Assignment
Compute how many lines below contain the word "over" and respond with that number only.

Supplied records
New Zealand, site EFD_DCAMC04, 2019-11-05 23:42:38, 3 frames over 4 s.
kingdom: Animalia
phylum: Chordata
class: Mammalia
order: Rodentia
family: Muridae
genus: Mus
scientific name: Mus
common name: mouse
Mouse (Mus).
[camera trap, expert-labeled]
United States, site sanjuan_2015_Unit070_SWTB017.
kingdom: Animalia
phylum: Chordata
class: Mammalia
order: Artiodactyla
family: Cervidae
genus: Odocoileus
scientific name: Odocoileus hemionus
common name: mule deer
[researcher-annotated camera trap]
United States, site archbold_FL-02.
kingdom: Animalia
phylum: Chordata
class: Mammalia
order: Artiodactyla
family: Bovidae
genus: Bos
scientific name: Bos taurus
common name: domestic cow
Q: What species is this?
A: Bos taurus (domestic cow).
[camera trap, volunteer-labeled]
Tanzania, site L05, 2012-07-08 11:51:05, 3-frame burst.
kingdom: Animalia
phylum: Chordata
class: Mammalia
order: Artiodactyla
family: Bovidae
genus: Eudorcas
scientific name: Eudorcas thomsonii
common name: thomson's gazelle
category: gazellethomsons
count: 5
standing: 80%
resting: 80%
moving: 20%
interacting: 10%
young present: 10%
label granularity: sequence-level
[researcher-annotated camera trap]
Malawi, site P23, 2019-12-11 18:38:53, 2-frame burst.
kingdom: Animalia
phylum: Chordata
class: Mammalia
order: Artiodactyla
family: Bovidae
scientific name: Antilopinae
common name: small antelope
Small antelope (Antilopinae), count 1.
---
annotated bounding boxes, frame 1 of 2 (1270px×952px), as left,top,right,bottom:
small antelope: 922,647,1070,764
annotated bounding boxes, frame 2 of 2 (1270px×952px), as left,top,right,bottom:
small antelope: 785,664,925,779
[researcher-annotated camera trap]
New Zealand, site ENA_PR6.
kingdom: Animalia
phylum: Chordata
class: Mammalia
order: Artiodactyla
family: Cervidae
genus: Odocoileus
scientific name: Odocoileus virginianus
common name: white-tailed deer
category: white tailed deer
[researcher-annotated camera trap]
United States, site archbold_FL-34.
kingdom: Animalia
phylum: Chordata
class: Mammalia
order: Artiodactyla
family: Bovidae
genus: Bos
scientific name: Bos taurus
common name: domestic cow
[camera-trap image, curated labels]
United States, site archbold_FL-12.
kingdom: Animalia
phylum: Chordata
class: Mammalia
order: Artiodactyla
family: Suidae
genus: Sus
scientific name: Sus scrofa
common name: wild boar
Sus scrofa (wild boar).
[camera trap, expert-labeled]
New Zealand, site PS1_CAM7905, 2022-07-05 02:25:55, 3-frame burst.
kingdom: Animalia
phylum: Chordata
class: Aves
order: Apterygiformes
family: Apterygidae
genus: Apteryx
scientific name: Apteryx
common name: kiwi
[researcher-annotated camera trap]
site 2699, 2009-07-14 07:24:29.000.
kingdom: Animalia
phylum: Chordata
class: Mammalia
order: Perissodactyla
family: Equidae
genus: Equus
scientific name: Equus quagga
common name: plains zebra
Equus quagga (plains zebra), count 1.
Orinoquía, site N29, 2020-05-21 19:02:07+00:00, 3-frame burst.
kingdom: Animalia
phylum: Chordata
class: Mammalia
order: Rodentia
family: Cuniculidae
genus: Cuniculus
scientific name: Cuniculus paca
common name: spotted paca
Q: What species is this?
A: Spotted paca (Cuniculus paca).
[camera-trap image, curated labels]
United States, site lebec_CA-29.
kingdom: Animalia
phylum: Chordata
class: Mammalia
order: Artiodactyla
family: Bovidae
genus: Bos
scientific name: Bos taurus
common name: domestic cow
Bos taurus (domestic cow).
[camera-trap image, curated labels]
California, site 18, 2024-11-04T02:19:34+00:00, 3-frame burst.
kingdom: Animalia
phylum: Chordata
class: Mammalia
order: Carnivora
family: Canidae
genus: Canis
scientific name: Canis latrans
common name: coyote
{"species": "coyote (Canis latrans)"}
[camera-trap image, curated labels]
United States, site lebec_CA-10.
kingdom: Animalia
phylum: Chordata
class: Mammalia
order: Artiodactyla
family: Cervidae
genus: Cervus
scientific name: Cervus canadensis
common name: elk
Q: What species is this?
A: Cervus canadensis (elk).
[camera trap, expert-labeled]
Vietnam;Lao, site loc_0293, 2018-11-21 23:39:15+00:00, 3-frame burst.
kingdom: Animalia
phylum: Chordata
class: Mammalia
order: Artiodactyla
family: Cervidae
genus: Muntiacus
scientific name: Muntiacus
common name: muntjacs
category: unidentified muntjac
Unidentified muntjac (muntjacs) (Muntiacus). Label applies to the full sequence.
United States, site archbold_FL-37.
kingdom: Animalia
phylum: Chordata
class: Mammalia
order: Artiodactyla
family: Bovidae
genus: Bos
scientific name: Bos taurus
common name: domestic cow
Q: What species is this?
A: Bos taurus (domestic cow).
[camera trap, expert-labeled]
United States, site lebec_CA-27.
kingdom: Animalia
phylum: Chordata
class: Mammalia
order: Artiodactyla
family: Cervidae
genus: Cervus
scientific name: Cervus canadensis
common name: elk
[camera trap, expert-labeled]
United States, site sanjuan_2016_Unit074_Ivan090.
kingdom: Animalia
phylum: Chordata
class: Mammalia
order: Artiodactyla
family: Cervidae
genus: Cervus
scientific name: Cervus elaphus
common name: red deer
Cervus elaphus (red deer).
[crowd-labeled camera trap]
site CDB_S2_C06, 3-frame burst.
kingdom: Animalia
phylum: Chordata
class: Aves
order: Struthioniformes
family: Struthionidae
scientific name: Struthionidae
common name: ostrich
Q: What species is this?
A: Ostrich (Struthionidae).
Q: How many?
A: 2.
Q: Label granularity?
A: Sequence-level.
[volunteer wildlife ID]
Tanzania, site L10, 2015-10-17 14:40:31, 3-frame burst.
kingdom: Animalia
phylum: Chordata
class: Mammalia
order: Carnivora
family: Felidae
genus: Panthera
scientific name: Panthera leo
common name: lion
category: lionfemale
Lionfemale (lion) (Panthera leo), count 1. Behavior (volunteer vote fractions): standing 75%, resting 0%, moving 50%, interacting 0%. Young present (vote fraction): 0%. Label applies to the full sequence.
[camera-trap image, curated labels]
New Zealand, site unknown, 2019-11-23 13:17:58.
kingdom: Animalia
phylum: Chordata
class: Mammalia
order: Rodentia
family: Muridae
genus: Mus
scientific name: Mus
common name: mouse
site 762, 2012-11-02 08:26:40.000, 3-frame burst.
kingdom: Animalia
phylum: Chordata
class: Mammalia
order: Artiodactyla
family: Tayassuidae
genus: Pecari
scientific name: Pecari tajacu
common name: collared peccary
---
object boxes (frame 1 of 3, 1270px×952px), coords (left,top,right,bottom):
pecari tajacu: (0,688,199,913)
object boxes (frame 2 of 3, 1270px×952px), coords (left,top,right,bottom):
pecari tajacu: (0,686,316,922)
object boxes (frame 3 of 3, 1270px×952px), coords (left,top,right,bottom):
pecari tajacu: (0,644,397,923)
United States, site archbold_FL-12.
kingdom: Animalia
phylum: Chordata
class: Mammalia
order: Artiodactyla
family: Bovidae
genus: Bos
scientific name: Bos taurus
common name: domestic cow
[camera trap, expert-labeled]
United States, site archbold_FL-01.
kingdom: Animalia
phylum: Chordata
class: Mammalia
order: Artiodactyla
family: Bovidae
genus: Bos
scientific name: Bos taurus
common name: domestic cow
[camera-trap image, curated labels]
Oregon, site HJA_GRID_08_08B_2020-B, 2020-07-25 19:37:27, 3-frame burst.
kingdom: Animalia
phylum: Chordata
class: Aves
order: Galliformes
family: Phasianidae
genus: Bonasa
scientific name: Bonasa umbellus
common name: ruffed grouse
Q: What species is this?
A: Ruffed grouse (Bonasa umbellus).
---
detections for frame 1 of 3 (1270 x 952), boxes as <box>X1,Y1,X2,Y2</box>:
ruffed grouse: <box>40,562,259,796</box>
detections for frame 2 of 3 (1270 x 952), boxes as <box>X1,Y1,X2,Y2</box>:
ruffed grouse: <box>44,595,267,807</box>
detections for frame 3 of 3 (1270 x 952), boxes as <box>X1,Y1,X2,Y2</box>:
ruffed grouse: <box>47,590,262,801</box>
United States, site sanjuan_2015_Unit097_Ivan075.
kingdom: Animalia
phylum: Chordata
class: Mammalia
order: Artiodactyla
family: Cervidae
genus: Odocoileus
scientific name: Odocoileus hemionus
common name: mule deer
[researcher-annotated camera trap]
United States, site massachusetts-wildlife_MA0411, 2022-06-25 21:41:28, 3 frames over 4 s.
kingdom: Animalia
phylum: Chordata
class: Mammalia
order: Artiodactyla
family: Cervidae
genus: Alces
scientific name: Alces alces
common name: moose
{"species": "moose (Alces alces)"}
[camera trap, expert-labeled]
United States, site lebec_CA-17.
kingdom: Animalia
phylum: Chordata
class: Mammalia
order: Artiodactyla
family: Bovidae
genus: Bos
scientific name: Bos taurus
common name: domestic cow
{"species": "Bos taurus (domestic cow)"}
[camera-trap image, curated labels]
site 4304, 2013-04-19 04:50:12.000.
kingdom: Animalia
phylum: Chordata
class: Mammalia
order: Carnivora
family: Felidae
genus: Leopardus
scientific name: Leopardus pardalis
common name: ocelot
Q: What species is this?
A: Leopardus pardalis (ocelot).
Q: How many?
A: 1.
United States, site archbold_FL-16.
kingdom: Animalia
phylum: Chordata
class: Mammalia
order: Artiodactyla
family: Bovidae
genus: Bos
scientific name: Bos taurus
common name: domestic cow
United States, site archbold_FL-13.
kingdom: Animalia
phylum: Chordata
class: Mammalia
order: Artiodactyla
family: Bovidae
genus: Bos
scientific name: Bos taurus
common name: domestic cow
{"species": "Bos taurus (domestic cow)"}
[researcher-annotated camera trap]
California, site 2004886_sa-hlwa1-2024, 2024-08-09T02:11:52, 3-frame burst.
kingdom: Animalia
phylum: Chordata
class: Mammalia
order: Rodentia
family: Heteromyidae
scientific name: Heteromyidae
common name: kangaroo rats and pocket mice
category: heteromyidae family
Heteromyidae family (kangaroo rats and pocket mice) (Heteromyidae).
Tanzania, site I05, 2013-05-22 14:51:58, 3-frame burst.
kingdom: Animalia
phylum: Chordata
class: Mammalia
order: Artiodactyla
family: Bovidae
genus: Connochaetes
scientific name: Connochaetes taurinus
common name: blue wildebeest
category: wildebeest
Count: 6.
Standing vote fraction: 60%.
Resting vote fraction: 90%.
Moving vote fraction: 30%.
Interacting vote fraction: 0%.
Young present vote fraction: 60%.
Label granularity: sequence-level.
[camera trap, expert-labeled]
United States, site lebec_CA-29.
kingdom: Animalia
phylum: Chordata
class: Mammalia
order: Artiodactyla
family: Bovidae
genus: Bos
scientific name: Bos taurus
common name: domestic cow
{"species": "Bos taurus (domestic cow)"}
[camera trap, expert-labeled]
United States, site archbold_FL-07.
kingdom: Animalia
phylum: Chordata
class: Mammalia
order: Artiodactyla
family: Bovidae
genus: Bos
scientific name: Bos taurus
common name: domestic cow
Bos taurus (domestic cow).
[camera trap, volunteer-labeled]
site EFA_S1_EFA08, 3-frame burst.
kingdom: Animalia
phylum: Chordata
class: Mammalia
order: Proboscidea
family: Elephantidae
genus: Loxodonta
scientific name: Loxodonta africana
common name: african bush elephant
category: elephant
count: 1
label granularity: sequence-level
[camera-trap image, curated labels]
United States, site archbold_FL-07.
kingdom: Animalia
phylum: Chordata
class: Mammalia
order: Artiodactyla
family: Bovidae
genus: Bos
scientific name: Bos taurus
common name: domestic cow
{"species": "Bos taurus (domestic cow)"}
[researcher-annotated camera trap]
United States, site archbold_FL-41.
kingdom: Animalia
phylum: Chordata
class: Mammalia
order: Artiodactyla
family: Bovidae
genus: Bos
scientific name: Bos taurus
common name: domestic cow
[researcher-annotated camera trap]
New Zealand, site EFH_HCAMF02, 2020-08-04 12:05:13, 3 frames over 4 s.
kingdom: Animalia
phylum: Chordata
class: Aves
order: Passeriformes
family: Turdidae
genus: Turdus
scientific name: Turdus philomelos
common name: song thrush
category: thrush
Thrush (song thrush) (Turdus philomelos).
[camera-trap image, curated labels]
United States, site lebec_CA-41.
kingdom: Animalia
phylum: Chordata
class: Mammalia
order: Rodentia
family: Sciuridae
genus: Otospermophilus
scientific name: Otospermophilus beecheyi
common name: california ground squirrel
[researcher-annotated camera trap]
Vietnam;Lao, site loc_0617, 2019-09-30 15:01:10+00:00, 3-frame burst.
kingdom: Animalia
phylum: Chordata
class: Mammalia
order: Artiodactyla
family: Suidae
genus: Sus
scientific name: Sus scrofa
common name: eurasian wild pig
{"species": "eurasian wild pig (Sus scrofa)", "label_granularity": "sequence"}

Response for this exercise
3